Written task: Put every line of the listing below into a JSON list of strings, one string per line, omitting blank lines.

Data provided start

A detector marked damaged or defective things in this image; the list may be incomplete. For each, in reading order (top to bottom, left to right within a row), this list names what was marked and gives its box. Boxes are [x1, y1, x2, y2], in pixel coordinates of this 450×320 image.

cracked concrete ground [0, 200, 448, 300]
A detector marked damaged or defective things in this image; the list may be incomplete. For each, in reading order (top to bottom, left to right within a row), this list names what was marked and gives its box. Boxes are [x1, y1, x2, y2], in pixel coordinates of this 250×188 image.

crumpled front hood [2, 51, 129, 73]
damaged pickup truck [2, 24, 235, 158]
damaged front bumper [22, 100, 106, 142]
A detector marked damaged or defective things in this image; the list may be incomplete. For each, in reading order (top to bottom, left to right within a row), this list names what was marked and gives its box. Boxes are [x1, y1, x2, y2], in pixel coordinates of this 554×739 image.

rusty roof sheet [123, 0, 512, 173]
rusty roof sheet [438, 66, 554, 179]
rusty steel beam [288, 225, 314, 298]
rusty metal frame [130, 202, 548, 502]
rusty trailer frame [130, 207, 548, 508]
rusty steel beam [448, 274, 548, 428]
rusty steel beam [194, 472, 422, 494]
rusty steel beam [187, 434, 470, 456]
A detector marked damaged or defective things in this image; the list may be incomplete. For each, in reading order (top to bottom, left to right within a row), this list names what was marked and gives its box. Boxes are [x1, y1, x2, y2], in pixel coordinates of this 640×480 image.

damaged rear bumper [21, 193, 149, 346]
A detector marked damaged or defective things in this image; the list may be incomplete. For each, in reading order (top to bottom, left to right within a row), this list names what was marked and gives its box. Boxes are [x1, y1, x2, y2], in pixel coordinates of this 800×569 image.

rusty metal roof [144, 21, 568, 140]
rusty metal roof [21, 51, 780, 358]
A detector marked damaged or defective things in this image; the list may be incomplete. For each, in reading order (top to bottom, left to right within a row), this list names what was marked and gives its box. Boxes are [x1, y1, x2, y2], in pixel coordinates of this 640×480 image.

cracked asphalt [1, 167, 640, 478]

Data provided end

Solution:
[
  "A detector marked damaged or defective things in this image; the list may be incomplete. For each, in reading order (top to bottom, left to right within a row), this list names what was marked and gives its box. Boxes are [x1, y1, x2, y2], in pixel coordinates of this 450×320 image.",
  "cracked concrete ground [0, 200, 448, 300]",
  "A detector marked damaged or defective things in this image; the list may be incomplete. For each, in reading order (top to bottom, left to right within a row), this list names what was marked and gives its box. Boxes are [x1, y1, x2, y2], in pixel coordinates of this 250×188 image.",
  "crumpled front hood [2, 51, 129, 73]",
  "damaged pickup truck [2, 24, 235, 158]",
  "damaged front bumper [22, 100, 106, 142]",
  "A detector marked damaged or defective things in this image; the list may be incomplete. For each, in reading order (top to bottom, left to right within a row), this list names what was marked and gives its box. Boxes are [x1, y1, x2, y2], in pixel coordinates of this 554×739 image.",
  "rusty roof sheet [123, 0, 512, 173]",
  "rusty roof sheet [438, 66, 554, 179]",
  "rusty steel beam [288, 225, 314, 298]",
  "rusty metal frame [130, 202, 548, 502]",
  "rusty trailer frame [130, 207, 548, 508]",
  "rusty steel beam [448, 274, 548, 428]",
  "rusty steel beam [194, 472, 422, 494]",
  "rusty steel beam [187, 434, 470, 456]",
  "A detector marked damaged or defective things in this image; the list may be incomplete. For each, in reading order (top to bottom, left to right within a row), this list names what was marked and gives its box. Boxes are [x1, y1, x2, y2], in pixel coordinates of this 640×480 image.",
  "damaged rear bumper [21, 193, 149, 346]",
  "A detector marked damaged or defective things in this image; the list may be incomplete. For each, in reading order (top to bottom, left to right within a row), this list names what was marked and gives its box. Boxes are [x1, y1, x2, y2], in pixel coordinates of this 800×569 image.",
  "rusty metal roof [144, 21, 568, 140]",
  "rusty metal roof [21, 51, 780, 358]",
  "A detector marked damaged or defective things in this image; the list may be incomplete. For each, in reading order (top to bottom, left to right within a row), this list names what was marked and gives its box. Boxes are [x1, y1, x2, y2], in pixel coordinates of this 640×480 image.",
  "cracked asphalt [1, 167, 640, 478]"
]